Jaiyede Afro, the new album from Nigerian Afro-soul legend Orlando Julius and U.K. groove outfit the Heliocentrics, out now on Strut Records, has an intentionally retro sound. From simple, hard-hitting arrangements and musical performances that channel the loose, flowing grooves of OJ’s Afro Sounders, to a rough-around-the-edges analog production style familiar to enthusiasts of old-school African recordings, to the cover artwork–this is a work of loving nostalgia for a funkier time. The album highlights the Afrobeat and Afro-funk styles that OJ developed in the 1970s, leaving out the sunny highlife of OJ’s youth and the Afro-disco of the ’80s (Don’t know who Orlando Julius is? Haven’t checked out his music? Then our RESPECT post covering his career is for YOU!). For example, compare OJ’s ’73 version of “Buje Buje,” recorded with his second band, the Afro Sounders at Ginger Baker’s ARC studios in Lagos:
….With the latest version, recorded in the Heliocentric’s analog studios in London:
In terms of arrangement and performance, the similarities outweigh the differences, though the over-saturated, super-stereo qualities of the original have a warmth that is less evident on the Heliocentrics’ version, which sounds more like a live recording of a tight band playing a festival stage. However, OJ’s soaring tenor solo and the subtle keyboard textures add a unique touch to the 2014 version. Before we proceed, let it not go unsaid: Orlando Julius still has tons of musical energy and, if this record is any indication, he shows no signs of slowing down. He plays a number of adventurous, energetic solos and sings every song with characteristic freshness.
Some of the tunes on Jaiyede Afro, including the title track and “Omo Oba Blues” (which features some nice Yoruba dundun drumming) are based on traditional songs which OJ learned in school or heard his mother sing with women’s groups. Other tracks are tunes that OJ composed in the ’70s and ’80s but never released, including “Be Counted” and “Love Thy Neighbor.” As you might guess from the titles, the lyrics on the album are primarily about morality and political engagement.
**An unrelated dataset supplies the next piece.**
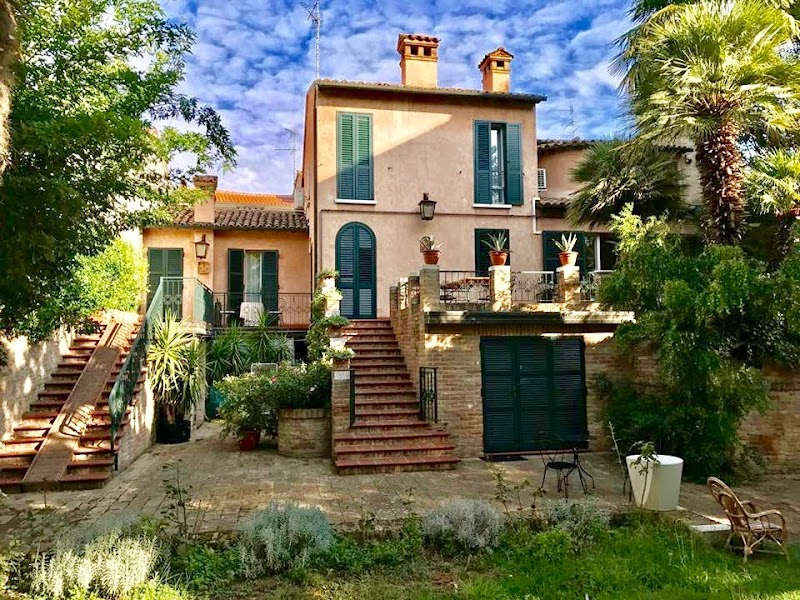 Ai Giardini di San Vitale in Ravenna, Italy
Then there is the version of the James Brown/Fred Wesley instrumental “In the Middle,” which is an extremely faithful rendition, with only the highlighted percussion, the specific drumming style and the distinctive horn solos moving things in an Afrobeat/Afro-funk direction.
The two most psychedelic and adventurous tunes on the album began in the Heliocentrics’ camp: “Sangodele” is a call-and-response jaunt around a riff composed by bassist Jake Ferguson, while the closing tune, “Alafia,” was composed by the Heliocentric’s Nigerian guitarist Adrian Owusu and features his fuzzed-out guitar work and OJ’s blasting tenor. According to drummer/engineer/producer Malcolm Catto, “The track represents a more psychedelic Afro sound and we always wanted to take Orlando into this territory since he didn’t really go there back in the day. Originally we wanted this to be the album he would have made if he had taken acid in 1969! It’s great that he was totally up for experimenting and trying out new things.” Despite this, the overwhelming feeling of this record is one of fidelity to a specific period of OJ’s legacy.
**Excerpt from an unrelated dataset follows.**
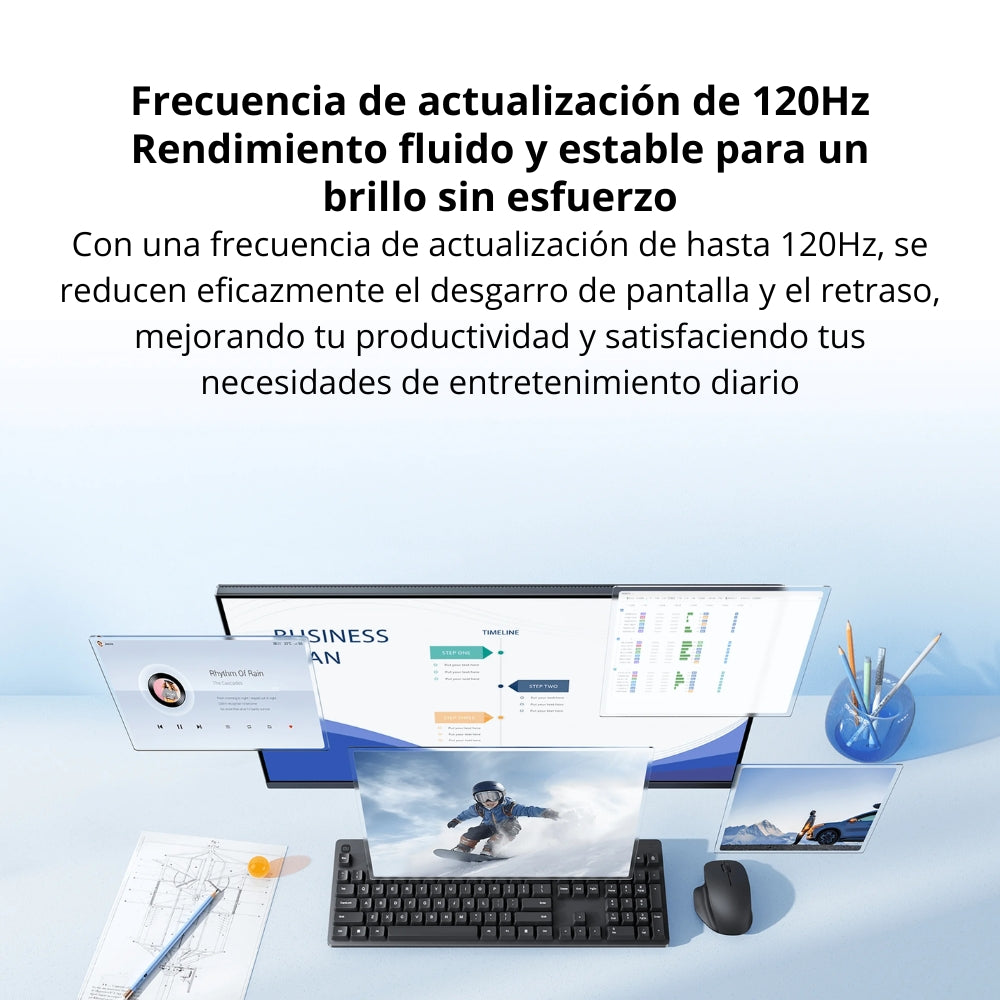 Monitor Xiaomi A27QI 2K 2026 IPS 27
While the band executes the 1970s Afro-funk style tremendously well, with special attention to the swing of the rhythm section and the layering of the horns, this focus is still a bit disappointing, precisely we know just how creative and edgy the Heliocentrics can be. This U.K.-based collective, led by funky drummer Malcolm Catto and bassist Jake Ferguson, has put out two solo albums, Out There (2007) and 13 Degrees of Reality (2013), both exploring an eclectic crate-digger aesthetic, replete with break-beat drumming, esoteric samples, and psychedelic guitars and keyboards. These albums are reminiscent of the more experimental work of Medeski Martin and Wood and DJ Logic, though the Heliocentrics arguably take this aesthetic further than their American counterparts. They also have a unique history of exciting collaborations with legendary artists including DJ Shadow, multi-instrumentalist and ethnomusicologist Dr. Lloyd Miller, and most relevant to our focus, Ethio-jazz pioneer Mulatu Astatke. With Mulatu, they put out an intriguing album, Inspiration Information 3 on Strut Records in 2009. That record included Ethio-funk tunes, such as “Esketa Dance” but also break-beat psych attacks–“Addis Black Widow” and “An Epic Story”–that marked this as an important, even groundbreaking, experimental collaboration.
In a way, for all its pleasures, Jaiyede Afro plays it a bit too safe: The Heliocentrics paid homage to a living legend and made a thoroughly funky Orlando Julius record that could have come out in 1976 (had OJ stayed in Nigeria instead of relocating to the U.S.) The fact that this album came out in 2014 is both impressive and a bit disappointing, showcasing laudable stylistic fidelity but also presenting a missed opportunity for a more challenging musical meeting.